>> start
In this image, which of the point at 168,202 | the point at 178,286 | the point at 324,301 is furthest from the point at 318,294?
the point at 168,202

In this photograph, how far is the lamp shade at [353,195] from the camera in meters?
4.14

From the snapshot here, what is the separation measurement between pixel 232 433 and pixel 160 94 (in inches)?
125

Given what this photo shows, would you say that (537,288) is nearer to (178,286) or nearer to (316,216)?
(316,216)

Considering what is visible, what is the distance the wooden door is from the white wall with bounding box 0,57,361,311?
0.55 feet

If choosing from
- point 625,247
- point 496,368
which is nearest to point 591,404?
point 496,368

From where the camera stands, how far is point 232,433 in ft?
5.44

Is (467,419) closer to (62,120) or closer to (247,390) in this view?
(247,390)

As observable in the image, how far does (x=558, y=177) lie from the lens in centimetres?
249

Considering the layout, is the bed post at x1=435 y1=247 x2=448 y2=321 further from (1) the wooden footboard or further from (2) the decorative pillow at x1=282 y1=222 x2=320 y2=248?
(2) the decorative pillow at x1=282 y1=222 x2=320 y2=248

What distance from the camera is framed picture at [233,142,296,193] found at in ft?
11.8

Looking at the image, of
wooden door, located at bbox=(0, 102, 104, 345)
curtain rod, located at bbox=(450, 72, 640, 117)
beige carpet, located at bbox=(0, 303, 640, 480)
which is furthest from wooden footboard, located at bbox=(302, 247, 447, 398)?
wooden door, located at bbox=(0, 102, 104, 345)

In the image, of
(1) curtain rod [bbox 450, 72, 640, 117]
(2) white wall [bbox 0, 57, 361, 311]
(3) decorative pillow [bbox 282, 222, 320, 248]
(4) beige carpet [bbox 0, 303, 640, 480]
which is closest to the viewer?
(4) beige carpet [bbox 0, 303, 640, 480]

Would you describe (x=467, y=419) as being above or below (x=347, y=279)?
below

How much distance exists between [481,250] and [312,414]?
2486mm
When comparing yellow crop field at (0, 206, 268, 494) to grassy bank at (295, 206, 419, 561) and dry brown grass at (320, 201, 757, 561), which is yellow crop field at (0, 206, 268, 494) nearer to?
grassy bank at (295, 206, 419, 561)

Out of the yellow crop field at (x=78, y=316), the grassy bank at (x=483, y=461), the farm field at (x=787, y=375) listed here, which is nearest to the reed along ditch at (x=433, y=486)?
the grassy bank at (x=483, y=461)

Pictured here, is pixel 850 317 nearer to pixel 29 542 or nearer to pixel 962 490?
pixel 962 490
>> end
Copy exactly, word for word, the line with "In the image, of" through the final line of the listing.

In the image, of
(1) curtain rod [bbox 450, 72, 640, 117]
(2) white wall [bbox 0, 57, 361, 311]
(3) decorative pillow [bbox 282, 222, 320, 248]
(4) beige carpet [bbox 0, 303, 640, 480]
which is closest to the viewer?
(4) beige carpet [bbox 0, 303, 640, 480]

Would you describe (x=467, y=419) as being above or below (x=347, y=279)?
below

How much distance exists between [481,250] and [312,414]?
2486mm
When comparing yellow crop field at (0, 206, 268, 494) to grassy bank at (295, 206, 419, 561) and dry brown grass at (320, 201, 757, 561), which is yellow crop field at (0, 206, 268, 494) nearer to?
grassy bank at (295, 206, 419, 561)

Out of the yellow crop field at (x=78, y=316), the grassy bank at (x=483, y=461), the farm field at (x=787, y=375) listed here, which is nearest to the reed along ditch at (x=433, y=486)?
the grassy bank at (x=483, y=461)

Pictured here, is pixel 850 317 nearer to pixel 29 542 or nearer to pixel 962 490?
pixel 962 490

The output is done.